This post on Best Of A Great Lot is a part of a series on the subject of designing a new form of governance. Each piece aims to stand alone, but fits together on the Table of Contents.
We require a license before you can drive a car. If it weren't for the second amendment, half of the states would require extensive training programs to buy a gun. You have to earn a Ph.D. before you're allowed to teach undergraduates. You need to pass the CPA exam to be able to file someone's taxes.
But you can run for Representative to the US Congress as soon as you hit 25, no license or training required.
The history of actors becoming politicians is extensive and stretches back at least the 1940s when John Davis Lodge won a seat in the House and then a Governorship. The history of charismatic people with zero government experience thinking they can fix Washington goes back even farther. Should we really keep letting amateurs run for office? Sometimes Zaphod Beeblebrox seems right around the corner.
Setting aside for a moment that comedian Volodymyr Zelenskyy might be on the short list of most heroic leaders of the 21st century, it seems entirely reasonable to wonder whether we really want to allow any village idiot to run our government. The Romans and Greeks both had significant limitations on who could be elected. Occasionally you see proposals for greater eligibility requirements for high office, often framed around the question of who should be allowed to be President.
These articles often get written in direct response to some candidate who the author thinks is unqualified. Obviously this one’s white whale was Donald Trump. It's interesting to see the specific proposals that the author came up with as ways to keep Trump from office:
Should a candidate be required to undergo psychological testing to determine mental competence?
Should a candidate be required to undergo a complete financial review, ranging from perusal of a simple credit report to a full examination of all tax returns, bankruptcies and lawsuits?
Should a candidate and his or her family members be investigated for ties to foreign powers?

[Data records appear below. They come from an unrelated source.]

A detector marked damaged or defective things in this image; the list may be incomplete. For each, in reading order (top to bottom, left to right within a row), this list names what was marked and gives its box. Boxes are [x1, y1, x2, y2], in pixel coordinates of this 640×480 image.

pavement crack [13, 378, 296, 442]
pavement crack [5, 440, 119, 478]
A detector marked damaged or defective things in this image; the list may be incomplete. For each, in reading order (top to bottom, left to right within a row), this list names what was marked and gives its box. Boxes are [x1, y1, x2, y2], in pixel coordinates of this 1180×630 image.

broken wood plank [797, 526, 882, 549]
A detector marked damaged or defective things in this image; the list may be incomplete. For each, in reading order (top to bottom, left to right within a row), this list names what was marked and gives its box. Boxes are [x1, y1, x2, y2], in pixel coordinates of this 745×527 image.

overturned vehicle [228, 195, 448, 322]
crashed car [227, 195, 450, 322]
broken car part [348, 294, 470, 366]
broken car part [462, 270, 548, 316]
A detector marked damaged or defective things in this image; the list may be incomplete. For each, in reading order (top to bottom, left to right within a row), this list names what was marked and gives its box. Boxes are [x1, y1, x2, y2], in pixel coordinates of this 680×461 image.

Should a candidate’s moral behavior, including alleged sexual harassment or aberrant off-the-bus conversations with B-list celebrities about manhandling women be considered?
The obvious and immediate challenge to this sort of idea is simple: who would you trust to evaluate these questions?

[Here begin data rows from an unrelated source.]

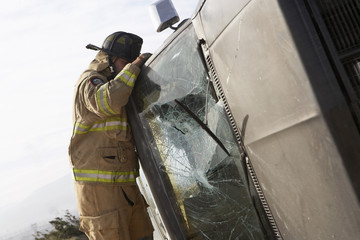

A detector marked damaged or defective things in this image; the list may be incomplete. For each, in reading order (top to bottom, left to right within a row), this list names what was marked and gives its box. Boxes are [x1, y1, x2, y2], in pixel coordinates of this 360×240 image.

shattered windshield [132, 25, 264, 239]
crashed vehicle [126, 0, 360, 239]
overturned truck [126, 0, 360, 239]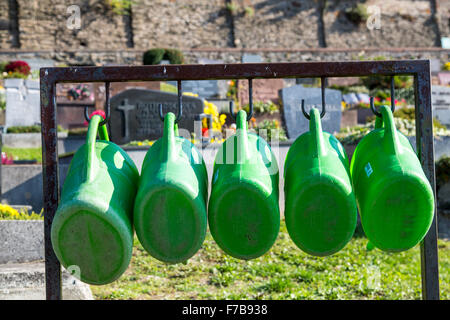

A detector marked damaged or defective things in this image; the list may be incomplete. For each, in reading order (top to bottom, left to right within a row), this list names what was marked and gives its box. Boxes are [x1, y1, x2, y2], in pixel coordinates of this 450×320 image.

rusty metal frame [38, 60, 440, 300]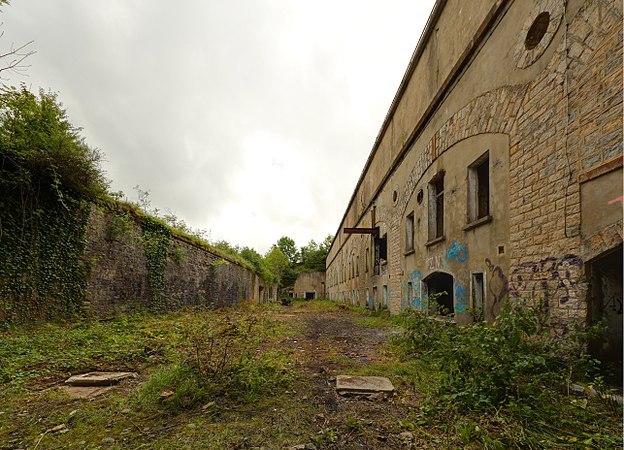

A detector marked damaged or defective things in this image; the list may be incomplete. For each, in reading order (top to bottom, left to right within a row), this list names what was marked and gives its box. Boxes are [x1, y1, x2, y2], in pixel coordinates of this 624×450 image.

broken window [428, 171, 444, 241]
broken window [468, 151, 492, 221]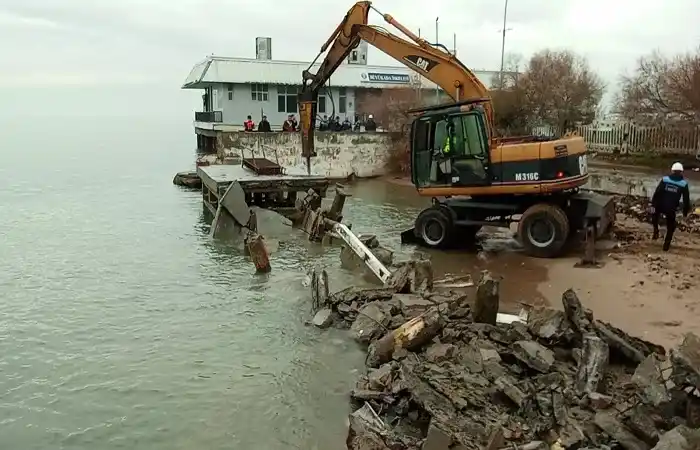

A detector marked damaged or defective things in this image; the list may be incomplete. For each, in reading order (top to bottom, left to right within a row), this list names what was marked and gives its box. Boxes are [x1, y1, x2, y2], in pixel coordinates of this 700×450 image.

broken concrete slab [512, 342, 556, 372]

This is the fundamental challenge with most eligibility requirements. Either they're broad enough to allow most people in, including the particularly terrible person the author was hoping to prevent, or they're narrow enough that they grant excessive power to the adjudicators. Who among us couldn't fail a mental competence test if the adjudicator disliked us enough? Imagining the extensive list of requirements we could put together, we should also ask the question: if an adjudicator can be appointed who can determine these all faithfully, why stop at asking them to pick our candidates? Why not just ask them to pick the winner!

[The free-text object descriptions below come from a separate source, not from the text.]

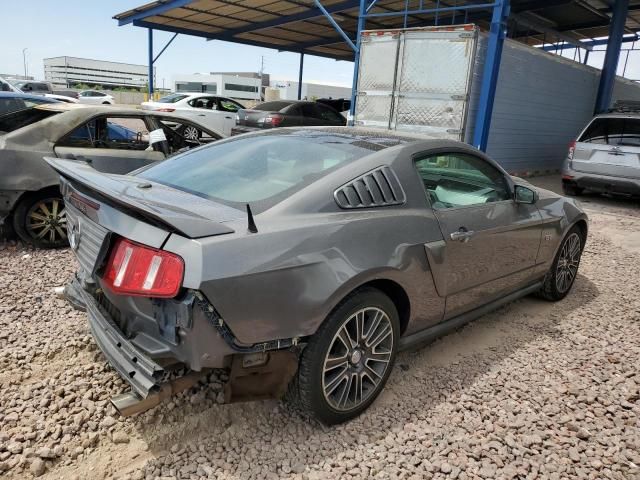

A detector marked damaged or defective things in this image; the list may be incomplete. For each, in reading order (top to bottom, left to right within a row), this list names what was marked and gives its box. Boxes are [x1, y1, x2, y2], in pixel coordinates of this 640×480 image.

wrecked vehicle [0, 104, 224, 248]
damaged ford mustang gt [43, 127, 584, 424]
wrecked vehicle [47, 127, 588, 424]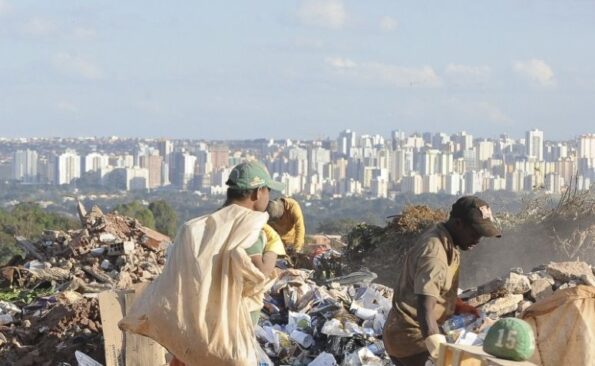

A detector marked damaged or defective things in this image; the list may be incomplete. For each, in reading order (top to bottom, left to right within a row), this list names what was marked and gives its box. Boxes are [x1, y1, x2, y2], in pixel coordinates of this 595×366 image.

broken concrete chunk [502, 272, 532, 294]
broken concrete chunk [532, 278, 556, 302]
broken concrete chunk [548, 260, 592, 284]
broken concrete chunk [482, 294, 524, 316]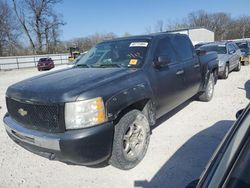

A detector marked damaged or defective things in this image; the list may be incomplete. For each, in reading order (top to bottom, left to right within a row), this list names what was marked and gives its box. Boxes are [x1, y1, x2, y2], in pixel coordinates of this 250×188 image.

damaged vehicle [2, 33, 218, 170]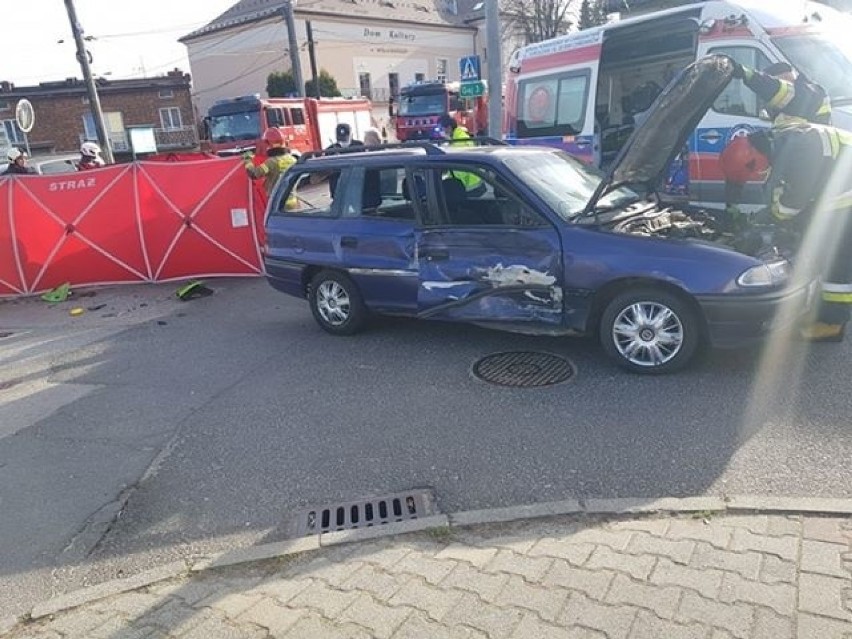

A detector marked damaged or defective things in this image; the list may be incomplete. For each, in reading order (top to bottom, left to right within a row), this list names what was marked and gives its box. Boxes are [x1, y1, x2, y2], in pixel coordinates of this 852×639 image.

damaged blue car [262, 57, 816, 376]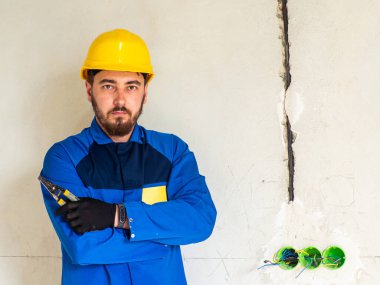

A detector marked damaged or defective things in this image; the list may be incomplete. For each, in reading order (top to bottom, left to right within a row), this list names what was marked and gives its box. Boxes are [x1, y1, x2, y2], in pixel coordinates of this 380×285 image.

vertical crack in wall [278, 0, 296, 202]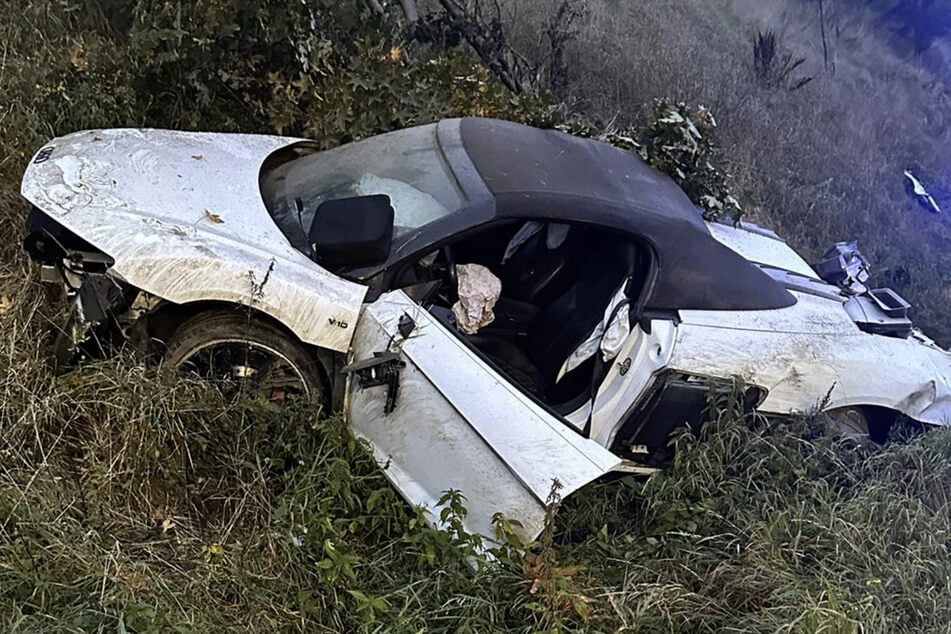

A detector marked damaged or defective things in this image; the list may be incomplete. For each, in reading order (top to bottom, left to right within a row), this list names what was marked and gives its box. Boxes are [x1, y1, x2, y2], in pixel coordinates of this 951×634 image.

torn body panel [22, 128, 366, 350]
broken side mirror [310, 193, 396, 266]
shattered windshield [262, 122, 466, 253]
damaged wheel [164, 310, 328, 404]
crumpled door [346, 288, 620, 540]
torn body panel [350, 288, 624, 540]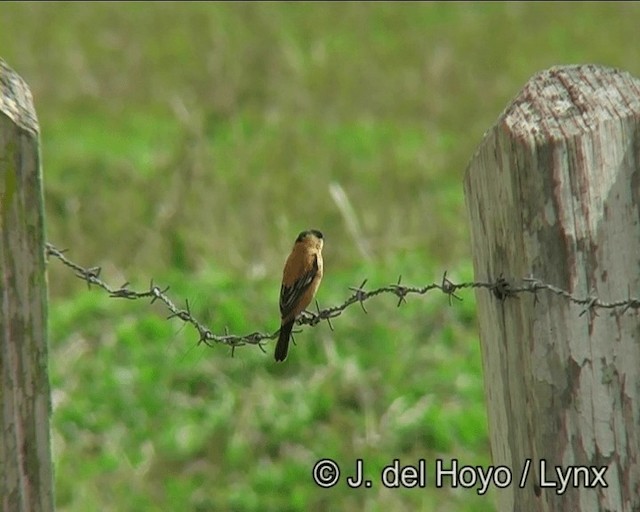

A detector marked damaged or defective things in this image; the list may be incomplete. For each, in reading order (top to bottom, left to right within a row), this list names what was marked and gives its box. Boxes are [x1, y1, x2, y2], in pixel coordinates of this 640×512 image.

rusty barb [45, 243, 640, 352]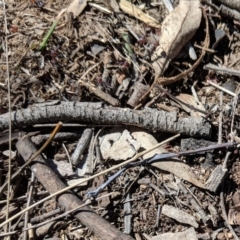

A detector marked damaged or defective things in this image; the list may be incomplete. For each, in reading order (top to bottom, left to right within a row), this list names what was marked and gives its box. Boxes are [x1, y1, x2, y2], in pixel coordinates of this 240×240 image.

splintered wood piece [205, 166, 228, 192]
splintered wood piece [161, 205, 199, 228]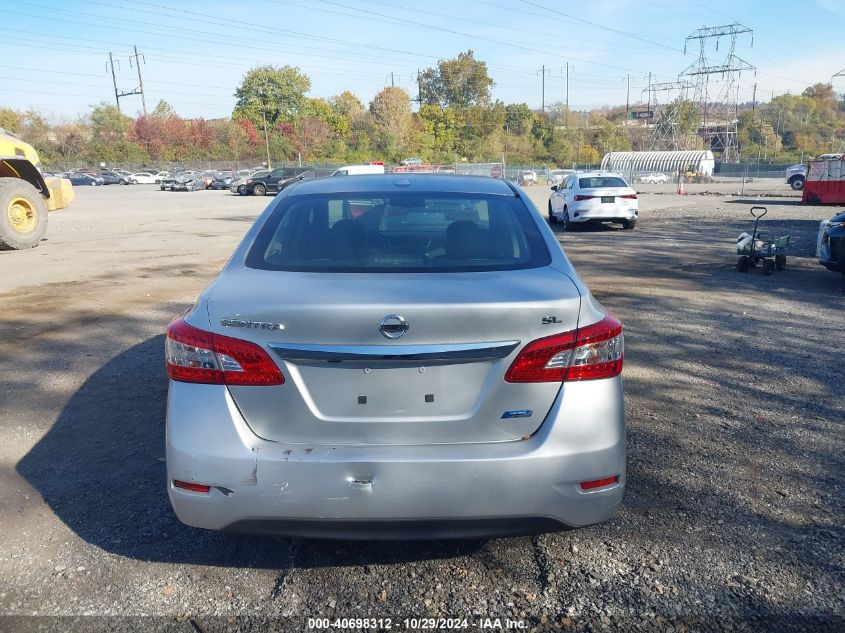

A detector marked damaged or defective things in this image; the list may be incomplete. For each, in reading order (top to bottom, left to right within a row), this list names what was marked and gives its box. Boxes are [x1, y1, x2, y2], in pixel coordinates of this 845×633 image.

The most salient recent experience with eligibility requirements are poll tests used in the South. Many argue that these were designed by white people with the deliberate goal of disenfranchising former slaves. So we know that they can be used as weapons pointed at political enemies.
The second significant challenge with eligibility requirements is that they raise doubt about whether they qualify as self-governance. One of the core claims of democracy is that anyone can run for office and participate in government. If you have to jump through a set of hoops, and especially if those hoops are controlled by your ideological enemies, we walk away from the idea that anyone can participate. Those who are not eligible become second class citizens within a society that seeks to govern itself.
Eligibility requirements can be traced back to a true belief and a noble goal. Some people are significantly less likely to succeed in the tasks of government. We probably shouldn't elect those people. Unfortunately, we’ve yet to find a neutral, abuse-free way to eliminate those people within a system where voting is the mechanism of choice.
Limiting who can be selected can be entirely reasonable in other scenarios. We only select from judges and lawyers for the position of judge. We expect prior relevant experience to be hired as a senior bureaucrat. Most CEOs of large companies have run large and important departments.
These requirements are reasonable because they are broad enough to be meritocratic - they don't clearly exclude meritorious candidates, regardless of demographics, nor are they clearly able to be weaponized against political enemies. There are certainly incompetent people who make it through because of privilege, but far fewer if we selected purely on political connectedness, ability to charm, or randomly.
When we pair broad limits like these with a random selection method, they become even more reasonable. Imagine randomly choosing our next Supreme Court Justice from the ranks of all Appellate judges. Or randomly selecting who will create a new tax policy proposal from the set of people who have worked in tax policy.
Note: I have put forward a proposal for a stronger form of sortition as a useful governance tool. I call the technique 2xR. Eligibility requirements are potentially more useful within that context.